Aguilar manifestó que llegaron a reclamar en su momento la posibilidad de retomar el proyecto y terminarlo. Es decir, que se respetara el contrato, pero eso no ocurrió. Asimismo, dijo que sus exigencias engloban el pago del saldo pendiente por parte de Fisa y que se les reconozca la autoría de esa obra. Además, dijo que también cabría una compensación por el trabajo y por el mal rato que les hicieron pasar.
“Fuimos a Indecopi y nos ha reconocido la autoría (del proyecto), lo que se llama la paternidad de la obra. Pero claro, esta empresa no quería ni siquiera reconocernos eso. Si ves los planos al 95% y la obra terminada, los cambios son mínimos, no sustanciales. Es prácticamente tal cual los planos que entregamos. Como arquitectos evidentemente el poder decir que hay una obra en el aeropuerto de esa envergadura, que tiene esa exposición, obviamente nos conviene“, agregó.
¿Qué responde Fisa?
A través de un comunicado, Fisa aseguró que no es cierto que Habitáculo haya acreditado haber cumplido con la entrega de los planos al 95% del proyecto en mención en mérito al contrato que suscribieron el 11 de abril de 2024. Añadió que tampoco es cierto que dicha empresa haya terminado de ejecutar el proyecto siguiendo exactamente el diseño y los planos enviados por ellos mismos.
Fisa resaltó que Habitáculo y sus arquitectos involucrados no mencionan que el referido contrato establecía, en su cláusula 2.3, que la empresa mencionada aceptaba los estándares de LAP, los cuales les fueron comunicados oficialmente a través de los canales correspondientes.
“Por esta razón, los representantes de Habitáculo no pueden afirmar que han cumplido con el 95% del Proyecto, en razón a que LAP realizó 37 observaciones a su entregable correspondiente al tramo del avance hasta el 60% del Proyecto que no fueron debida y oportunamente subsanadas por parte de Habitáculo y que, pese a ello, fue cancelado de manera adelantada por Inversiones FISA”, indicó.

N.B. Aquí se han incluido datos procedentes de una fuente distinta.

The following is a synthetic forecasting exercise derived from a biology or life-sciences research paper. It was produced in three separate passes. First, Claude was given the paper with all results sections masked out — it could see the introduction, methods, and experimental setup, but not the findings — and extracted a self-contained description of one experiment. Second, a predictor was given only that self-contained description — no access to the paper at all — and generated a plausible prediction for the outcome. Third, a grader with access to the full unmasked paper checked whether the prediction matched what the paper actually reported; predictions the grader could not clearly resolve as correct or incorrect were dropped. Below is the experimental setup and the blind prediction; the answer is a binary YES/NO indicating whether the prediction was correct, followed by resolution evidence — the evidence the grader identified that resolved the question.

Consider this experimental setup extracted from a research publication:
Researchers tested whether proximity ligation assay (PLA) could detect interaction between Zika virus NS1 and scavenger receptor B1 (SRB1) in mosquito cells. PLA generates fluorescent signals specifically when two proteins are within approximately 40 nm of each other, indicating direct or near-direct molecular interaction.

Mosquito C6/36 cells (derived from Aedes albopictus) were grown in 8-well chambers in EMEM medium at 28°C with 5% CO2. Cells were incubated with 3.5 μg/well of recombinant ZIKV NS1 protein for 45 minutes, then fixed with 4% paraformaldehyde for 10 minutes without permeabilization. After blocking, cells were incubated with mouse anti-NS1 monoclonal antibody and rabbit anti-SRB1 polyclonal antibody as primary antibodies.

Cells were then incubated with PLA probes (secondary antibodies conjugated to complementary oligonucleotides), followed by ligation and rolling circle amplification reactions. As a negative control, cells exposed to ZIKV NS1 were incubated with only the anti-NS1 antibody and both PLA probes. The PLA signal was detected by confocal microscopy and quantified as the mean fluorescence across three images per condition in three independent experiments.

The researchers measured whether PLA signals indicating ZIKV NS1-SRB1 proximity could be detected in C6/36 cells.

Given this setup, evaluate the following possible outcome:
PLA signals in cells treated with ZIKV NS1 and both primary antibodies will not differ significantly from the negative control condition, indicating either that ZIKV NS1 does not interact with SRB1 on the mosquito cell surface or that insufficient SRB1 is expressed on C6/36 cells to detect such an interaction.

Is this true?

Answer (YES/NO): NO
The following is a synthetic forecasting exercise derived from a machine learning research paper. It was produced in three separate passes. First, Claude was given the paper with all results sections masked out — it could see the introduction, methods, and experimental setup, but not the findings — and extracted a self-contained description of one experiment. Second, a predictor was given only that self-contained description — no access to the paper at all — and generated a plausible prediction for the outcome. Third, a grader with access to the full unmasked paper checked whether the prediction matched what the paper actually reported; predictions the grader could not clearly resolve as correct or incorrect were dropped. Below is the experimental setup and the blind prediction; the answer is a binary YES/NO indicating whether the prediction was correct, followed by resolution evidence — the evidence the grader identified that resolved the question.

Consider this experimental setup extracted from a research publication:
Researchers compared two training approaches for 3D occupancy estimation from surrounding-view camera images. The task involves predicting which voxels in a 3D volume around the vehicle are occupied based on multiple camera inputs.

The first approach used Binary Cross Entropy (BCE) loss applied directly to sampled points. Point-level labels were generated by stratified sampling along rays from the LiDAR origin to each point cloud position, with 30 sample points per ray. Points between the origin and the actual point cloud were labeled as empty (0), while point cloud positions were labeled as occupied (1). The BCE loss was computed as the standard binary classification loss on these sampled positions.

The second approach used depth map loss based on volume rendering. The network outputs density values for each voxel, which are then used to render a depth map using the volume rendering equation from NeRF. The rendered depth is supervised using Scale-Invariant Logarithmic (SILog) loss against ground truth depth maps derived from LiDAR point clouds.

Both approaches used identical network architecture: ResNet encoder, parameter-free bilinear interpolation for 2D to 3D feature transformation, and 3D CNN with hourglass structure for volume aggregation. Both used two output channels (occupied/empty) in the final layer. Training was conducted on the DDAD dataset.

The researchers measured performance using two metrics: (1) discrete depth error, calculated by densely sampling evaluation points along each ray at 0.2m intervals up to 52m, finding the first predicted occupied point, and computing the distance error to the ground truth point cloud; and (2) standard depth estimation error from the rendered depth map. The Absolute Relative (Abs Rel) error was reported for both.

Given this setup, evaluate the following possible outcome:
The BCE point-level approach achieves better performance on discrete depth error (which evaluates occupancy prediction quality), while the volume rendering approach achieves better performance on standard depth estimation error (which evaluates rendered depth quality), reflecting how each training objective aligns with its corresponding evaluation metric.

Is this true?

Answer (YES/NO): NO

Asimismo, FISA manifestó que según otra cláusula del contrato, “Habitáculo se encontraba obligada a ejecutar el expediente arquitectónico atendiendo a todas las normas a las que está obligada Inversiones FISA en su relación con LAP”, entre otras condiciones, por lo que no puede invocar la correcta ejecución de sus obligaciones al 60% y menos aún al 95%.

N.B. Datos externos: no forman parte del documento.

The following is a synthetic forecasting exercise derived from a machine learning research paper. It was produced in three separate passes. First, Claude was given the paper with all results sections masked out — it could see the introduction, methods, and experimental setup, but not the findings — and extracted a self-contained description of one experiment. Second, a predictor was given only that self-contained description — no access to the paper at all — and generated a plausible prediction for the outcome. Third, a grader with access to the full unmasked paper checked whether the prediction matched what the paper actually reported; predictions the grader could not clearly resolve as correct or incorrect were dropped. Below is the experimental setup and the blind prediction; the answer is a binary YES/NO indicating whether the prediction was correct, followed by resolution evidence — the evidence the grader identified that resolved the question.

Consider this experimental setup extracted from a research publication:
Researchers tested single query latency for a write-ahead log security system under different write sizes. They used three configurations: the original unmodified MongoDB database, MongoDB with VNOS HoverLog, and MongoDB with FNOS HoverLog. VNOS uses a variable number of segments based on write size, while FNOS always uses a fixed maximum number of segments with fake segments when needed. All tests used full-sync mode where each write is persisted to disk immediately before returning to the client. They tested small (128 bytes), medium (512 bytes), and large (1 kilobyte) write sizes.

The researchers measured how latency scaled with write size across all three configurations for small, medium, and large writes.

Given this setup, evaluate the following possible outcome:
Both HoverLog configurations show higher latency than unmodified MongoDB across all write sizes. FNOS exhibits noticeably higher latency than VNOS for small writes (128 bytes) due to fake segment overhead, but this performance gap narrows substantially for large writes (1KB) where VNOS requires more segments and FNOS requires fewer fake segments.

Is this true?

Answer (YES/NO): NO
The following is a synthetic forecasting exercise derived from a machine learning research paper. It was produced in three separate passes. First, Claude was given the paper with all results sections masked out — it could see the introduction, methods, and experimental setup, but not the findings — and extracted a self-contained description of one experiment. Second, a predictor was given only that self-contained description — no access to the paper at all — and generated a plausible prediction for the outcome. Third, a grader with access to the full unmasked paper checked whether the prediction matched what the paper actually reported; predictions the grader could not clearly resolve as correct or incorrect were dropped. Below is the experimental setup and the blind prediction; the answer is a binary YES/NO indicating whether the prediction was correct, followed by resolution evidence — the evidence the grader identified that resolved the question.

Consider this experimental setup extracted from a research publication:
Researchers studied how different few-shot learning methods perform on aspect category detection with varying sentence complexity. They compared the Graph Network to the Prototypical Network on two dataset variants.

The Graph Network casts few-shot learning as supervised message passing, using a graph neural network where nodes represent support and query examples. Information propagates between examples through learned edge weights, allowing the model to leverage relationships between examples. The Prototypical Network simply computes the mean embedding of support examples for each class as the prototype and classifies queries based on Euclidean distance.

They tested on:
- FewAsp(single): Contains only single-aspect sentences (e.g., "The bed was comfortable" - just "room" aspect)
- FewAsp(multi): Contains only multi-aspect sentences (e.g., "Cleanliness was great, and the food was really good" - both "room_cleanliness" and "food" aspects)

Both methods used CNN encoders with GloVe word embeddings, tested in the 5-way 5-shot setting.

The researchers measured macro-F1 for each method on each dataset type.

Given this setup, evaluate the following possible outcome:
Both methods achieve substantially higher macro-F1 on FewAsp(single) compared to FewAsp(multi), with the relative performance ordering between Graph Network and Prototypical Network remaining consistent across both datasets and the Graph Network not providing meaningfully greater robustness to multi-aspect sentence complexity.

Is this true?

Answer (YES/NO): YES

“Conforme a lo anterior, no existe obligación de pago de parte de Inversiones FISA, toda vez que las prestaciones a su cargo no han sido aprobadas y, por el contrario, han sido objeto de observación por FISA y por LAP, como consta en documentación enviada a Habitáculo”, precisó.

En tanto, agregó que “los reiterados incumplimientos de Habitáculo, su nula disposición para atender sus responsabilidades contractuales y la proximidad al inicio de operaciones del nuevo terminal, obligaron a Inversiones FISA a contratar a otros arquitectos y expertos, para subsanar las observaciones formuladas por LAP los planos elaborados por Habitáculo al 60% y diseñar los planos necesarios para completar la obra arquitectónica”.
Por último, Inversiones Fisa consideró una afectación a los derechos de propiedad intelectual de terceros, que Habitáculo “haya inducido a error al Indecopi al solicitar que se les declare cotitulares de los derechos patrimoniales de la obra que indebidamente han denominado PERUSUYO“.